When Magan decided to get out of radio in 1976 he moved into concert promotion. His first act was Fred Dagg: the alter ego of John Clarke. “John was ready to tour, he’d had enough of TVNZ, they were treating him very badly and he wanted to go to Australia to live and he needed a grub stake. So we did this huge tour, a fantastic tour, and very successful …we kept going around [New Zealand] all the time ’cos it kept selling out. He was so popular.”
From that friendship Magan was able to build other relationships, he says. “We were lucky enough to find acts that said, ‘We don’t want to play the pubs. We’ve got a special thing to tell and show people, we want to play theatres’. And that, of course, was Split Enz, and I got in right at the ground floor with Split Enz and had a wonderful 10 years with them, and later Crowded House.”
While working at Hauraki, Magan and his fellow broadcasters got to know and love Split Enz despite many in the industry not being able to see their potential and vision. “I always thought the whole band just had this international feel about music,” he says. “They were way ahead. They had the image but behind it all was the songwriting and brilliant musicianship. They created their own package and they took no notice of what other people did. They said, we’ll do it our way and stuff ya.”
Magan credits David Gapes – who later went on to manage Hello Sailor, including their ill-fated sojourn in Los Angeles – for instituting the famous Buck-a-Head Concerts. Split Enz was hired to perform, they charged punters $1 each to see them on a Sunday night, and obviously those concerts sold out every time. It helped Split Enz consolidate their growing reputation and repertoire and it certainly paid dividends for Hauraki. It was a cultural oasis out there and Hauraki had tapped into a musically hungry youth market.
“It was a cultural oasis out there.”
Magan: “There were two people [in Split Enz] who stood out and would sacrifice everything for their music, and who were absolutely bullet proof – and that was Tim [Finn] to start with … and then there was young Neil.They showed great leadership and enormous stickability during those years in England when they were almost literally starving.
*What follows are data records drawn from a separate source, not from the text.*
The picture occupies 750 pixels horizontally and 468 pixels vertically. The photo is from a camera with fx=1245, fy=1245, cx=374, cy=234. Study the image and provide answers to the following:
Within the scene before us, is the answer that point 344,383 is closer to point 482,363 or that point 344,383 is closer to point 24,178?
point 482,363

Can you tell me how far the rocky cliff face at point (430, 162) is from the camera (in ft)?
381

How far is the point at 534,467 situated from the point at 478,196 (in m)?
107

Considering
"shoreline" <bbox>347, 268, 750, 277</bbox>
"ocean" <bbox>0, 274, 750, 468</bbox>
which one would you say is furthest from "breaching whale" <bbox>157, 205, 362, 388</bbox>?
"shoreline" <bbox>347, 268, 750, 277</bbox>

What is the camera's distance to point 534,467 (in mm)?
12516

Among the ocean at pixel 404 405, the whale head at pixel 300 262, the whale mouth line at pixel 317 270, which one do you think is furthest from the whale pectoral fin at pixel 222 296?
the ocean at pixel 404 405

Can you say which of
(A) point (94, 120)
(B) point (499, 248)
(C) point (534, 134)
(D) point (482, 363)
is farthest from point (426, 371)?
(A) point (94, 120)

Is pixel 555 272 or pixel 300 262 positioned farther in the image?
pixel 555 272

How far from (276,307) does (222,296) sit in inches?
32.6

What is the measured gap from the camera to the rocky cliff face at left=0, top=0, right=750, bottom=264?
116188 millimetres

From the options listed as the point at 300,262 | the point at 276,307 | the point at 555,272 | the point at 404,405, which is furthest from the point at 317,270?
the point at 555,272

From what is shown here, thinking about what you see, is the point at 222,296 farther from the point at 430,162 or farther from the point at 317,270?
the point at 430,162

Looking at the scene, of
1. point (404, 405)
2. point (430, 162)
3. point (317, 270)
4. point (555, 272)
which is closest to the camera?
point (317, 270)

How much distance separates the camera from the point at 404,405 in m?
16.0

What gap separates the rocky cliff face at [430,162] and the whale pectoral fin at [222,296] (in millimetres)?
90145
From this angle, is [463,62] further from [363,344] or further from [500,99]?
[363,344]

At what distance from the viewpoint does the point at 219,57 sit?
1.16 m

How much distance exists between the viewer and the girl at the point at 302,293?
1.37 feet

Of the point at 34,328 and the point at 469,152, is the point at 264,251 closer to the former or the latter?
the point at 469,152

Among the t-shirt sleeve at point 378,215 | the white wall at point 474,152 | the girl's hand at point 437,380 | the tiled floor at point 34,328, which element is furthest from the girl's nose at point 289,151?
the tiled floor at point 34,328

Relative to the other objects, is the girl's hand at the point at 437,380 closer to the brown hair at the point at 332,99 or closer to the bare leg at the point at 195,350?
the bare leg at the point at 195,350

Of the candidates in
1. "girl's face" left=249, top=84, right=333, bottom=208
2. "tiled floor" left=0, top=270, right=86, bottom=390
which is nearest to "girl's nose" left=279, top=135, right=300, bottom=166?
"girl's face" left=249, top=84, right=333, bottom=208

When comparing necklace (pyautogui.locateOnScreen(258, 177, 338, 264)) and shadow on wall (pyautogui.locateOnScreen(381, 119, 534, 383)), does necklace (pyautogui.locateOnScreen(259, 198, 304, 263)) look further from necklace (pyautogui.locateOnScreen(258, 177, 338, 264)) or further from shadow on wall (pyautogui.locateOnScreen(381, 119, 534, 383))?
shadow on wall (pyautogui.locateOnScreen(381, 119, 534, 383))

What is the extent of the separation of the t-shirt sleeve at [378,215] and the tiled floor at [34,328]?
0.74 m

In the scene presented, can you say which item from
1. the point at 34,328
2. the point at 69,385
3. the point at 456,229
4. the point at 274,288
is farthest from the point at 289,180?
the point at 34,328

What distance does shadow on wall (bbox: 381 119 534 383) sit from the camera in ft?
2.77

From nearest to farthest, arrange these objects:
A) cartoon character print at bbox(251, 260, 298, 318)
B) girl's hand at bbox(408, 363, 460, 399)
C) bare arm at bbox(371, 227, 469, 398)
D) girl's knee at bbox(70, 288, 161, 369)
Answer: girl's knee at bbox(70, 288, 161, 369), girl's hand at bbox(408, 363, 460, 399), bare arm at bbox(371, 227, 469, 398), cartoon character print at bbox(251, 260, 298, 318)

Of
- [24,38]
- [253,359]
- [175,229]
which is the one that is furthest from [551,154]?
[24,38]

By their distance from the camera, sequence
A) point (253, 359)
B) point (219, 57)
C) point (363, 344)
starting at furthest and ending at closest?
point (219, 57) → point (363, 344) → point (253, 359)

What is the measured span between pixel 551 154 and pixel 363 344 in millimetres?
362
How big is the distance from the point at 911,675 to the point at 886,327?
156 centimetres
The whole band was. And of course they always had Eddie Rayner, a fine and inventive musician. You’d look a long way to find people like that, even today.”
His experience was rooted in the belief that the effect an artist has on an audience is the most valuable currency there is.
Ian Magan died August 2019. His vitality and passion for the business kept him involved in music as a mentor and advisor well into what most people would consider to be retirement age, and his love for music endured right until the end.